--- START Dataset content ---

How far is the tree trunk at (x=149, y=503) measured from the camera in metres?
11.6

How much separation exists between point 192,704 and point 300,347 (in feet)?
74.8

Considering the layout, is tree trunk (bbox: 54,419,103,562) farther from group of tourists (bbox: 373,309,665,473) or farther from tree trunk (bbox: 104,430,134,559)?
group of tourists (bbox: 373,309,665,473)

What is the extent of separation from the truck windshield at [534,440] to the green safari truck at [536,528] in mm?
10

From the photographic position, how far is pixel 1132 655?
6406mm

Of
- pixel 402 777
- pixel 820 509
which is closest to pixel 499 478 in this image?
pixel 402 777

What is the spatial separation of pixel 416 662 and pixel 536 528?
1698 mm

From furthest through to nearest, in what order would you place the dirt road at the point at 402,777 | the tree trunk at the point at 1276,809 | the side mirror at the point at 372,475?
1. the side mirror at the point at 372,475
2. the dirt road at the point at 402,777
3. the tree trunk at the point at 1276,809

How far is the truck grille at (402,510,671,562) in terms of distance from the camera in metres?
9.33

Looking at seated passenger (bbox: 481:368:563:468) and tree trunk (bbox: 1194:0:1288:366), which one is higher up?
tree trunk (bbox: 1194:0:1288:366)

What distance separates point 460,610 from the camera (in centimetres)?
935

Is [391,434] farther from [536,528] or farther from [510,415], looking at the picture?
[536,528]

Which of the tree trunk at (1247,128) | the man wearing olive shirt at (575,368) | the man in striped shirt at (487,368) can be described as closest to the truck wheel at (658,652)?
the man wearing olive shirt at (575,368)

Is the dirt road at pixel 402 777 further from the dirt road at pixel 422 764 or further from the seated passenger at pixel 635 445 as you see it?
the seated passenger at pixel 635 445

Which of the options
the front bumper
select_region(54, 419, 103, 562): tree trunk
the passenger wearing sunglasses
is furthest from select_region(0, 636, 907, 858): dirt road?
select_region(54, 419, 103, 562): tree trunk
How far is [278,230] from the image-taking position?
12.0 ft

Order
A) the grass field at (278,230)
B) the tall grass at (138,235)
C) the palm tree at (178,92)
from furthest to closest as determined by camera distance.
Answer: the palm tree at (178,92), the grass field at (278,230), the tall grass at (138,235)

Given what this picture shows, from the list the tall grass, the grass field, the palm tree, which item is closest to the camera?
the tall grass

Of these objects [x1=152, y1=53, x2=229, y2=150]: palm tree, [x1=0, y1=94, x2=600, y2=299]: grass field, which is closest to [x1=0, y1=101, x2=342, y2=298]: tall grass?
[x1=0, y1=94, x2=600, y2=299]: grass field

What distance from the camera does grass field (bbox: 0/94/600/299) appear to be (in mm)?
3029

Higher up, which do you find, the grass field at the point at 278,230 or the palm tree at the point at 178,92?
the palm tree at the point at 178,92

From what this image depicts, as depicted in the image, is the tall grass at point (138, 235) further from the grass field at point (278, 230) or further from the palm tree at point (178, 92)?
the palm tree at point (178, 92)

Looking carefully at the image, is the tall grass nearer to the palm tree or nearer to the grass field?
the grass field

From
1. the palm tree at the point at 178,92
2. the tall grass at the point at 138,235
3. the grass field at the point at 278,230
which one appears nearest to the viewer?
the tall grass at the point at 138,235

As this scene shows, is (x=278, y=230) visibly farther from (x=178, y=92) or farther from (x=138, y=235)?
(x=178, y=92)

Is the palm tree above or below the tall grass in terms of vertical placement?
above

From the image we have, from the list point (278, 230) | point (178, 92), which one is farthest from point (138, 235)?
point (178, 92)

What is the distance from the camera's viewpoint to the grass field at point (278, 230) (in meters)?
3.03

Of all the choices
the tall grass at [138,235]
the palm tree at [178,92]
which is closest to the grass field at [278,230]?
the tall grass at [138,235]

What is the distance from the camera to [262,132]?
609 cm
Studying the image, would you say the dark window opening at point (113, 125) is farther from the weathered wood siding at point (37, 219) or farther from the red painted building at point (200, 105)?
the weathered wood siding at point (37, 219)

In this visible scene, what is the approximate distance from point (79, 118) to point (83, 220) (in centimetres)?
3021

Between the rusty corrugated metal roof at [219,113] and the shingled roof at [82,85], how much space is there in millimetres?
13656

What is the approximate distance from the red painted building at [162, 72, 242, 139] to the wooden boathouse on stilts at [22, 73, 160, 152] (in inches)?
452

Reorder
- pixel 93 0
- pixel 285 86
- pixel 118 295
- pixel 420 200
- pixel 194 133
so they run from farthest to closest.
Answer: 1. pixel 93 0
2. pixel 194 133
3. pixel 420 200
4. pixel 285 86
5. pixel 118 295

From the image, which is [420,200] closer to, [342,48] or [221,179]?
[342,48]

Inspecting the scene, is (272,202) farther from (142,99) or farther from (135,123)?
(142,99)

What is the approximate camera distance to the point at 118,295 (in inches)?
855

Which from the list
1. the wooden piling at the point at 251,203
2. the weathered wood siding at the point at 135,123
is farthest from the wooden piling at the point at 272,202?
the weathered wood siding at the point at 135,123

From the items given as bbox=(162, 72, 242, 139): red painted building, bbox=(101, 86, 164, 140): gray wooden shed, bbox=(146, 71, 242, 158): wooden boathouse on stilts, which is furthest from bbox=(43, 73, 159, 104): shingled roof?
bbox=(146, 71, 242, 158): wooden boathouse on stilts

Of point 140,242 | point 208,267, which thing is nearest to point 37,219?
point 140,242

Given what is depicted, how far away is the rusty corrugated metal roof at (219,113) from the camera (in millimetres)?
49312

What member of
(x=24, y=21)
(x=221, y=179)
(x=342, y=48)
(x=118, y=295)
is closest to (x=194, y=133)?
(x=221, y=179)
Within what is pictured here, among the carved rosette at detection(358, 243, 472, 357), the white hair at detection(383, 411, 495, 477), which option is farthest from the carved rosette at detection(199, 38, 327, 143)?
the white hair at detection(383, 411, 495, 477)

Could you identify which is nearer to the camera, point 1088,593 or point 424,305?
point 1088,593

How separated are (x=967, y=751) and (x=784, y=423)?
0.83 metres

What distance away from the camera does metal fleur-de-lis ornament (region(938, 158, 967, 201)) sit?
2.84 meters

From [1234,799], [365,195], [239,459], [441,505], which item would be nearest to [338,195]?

--- END Dataset content ---

#### Objective
Reproduce the items above word for word, starting at the line that contains "What is the approximate distance from the" and running through the last line of the items.

#### Response for this exercise
What is the approximate distance from the red painted building at [162, 72, 242, 139] to the wooden boathouse on stilts at [22, 73, 160, 152] (in inches)?
452

Reorder
- pixel 93 0
- pixel 285 86
- pixel 118 295
- pixel 420 200
- pixel 194 133
so they run from farthest to closest.
Answer: 1. pixel 93 0
2. pixel 194 133
3. pixel 420 200
4. pixel 285 86
5. pixel 118 295

From the image, which is [420,200] closer to, [342,48] or [221,179]?
[342,48]

Inspecting the scene, is (272,202) farther from (142,99) or farther from (135,123)?
(142,99)

What is the approximate camera distance to the point at 118,295 (in inches)?
855

Which from the list
1. the wooden piling at the point at 251,203
2. the weathered wood siding at the point at 135,123
is farthest from the wooden piling at the point at 272,202?
the weathered wood siding at the point at 135,123

From the items given as bbox=(162, 72, 242, 139): red painted building, bbox=(101, 86, 164, 140): gray wooden shed, bbox=(146, 71, 242, 158): wooden boathouse on stilts, which is furthest from bbox=(43, 73, 159, 104): shingled roof?
bbox=(146, 71, 242, 158): wooden boathouse on stilts

Of point 140,242 | point 208,267, which thing is nearest to point 37,219?
point 140,242

Given what is depicted, how far away is the rusty corrugated metal roof at (219,113) from the camera (in millimetres)?
49312

What member of
(x=24, y=21)
(x=221, y=179)
(x=342, y=48)
(x=118, y=295)
is closest to (x=194, y=133)?
(x=221, y=179)
Within what is pictured here, among the carved rosette at detection(358, 243, 472, 357), the white hair at detection(383, 411, 495, 477), which option is farthest from the carved rosette at detection(199, 38, 327, 143)?
the white hair at detection(383, 411, 495, 477)

Could you identify which is nearer to the camera, point 1088,593 or point 424,305?
point 1088,593

How separated are (x=967, y=751) and (x=784, y=423)?
0.83 metres

What distance away from the camera does metal fleur-de-lis ornament (region(938, 158, 967, 201)) sit?
2.84 meters

From [1234,799], [365,195], [239,459], [441,505], which item would be nearest to [338,195]?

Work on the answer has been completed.